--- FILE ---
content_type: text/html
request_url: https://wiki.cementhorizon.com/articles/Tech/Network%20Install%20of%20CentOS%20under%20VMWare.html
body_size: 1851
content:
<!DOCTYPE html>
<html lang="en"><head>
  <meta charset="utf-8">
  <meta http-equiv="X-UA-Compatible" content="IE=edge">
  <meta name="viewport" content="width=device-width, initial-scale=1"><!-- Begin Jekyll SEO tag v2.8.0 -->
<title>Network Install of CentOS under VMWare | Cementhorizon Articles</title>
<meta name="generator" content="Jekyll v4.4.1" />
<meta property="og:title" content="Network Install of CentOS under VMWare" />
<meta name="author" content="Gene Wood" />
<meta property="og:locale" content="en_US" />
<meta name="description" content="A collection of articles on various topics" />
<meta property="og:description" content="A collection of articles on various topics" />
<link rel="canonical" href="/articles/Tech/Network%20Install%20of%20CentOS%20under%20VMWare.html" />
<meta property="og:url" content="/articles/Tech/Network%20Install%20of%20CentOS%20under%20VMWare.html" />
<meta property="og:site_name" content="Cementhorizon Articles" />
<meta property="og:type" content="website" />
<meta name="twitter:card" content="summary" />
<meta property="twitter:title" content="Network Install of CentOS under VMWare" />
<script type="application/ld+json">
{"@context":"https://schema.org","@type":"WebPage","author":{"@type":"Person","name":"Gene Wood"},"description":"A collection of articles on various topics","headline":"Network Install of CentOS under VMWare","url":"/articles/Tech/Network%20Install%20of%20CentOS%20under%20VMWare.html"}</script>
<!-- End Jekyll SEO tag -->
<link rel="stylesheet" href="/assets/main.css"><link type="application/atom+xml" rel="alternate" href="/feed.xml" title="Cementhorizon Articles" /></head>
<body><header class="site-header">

○ ○ ○

What this task involves: Where in the records does the word "link" appear? Copy each line that holds it.

Expected answer:
<link rel="canonical" href="/articles/Tech/Network%20Install%20of%20CentOS%20under%20VMWare.html" />
<link rel="stylesheet" href="/assets/main.css"><link type="application/atom+xml" rel="alternate" href="/feed.xml" title="Cementhorizon Articles" /></head>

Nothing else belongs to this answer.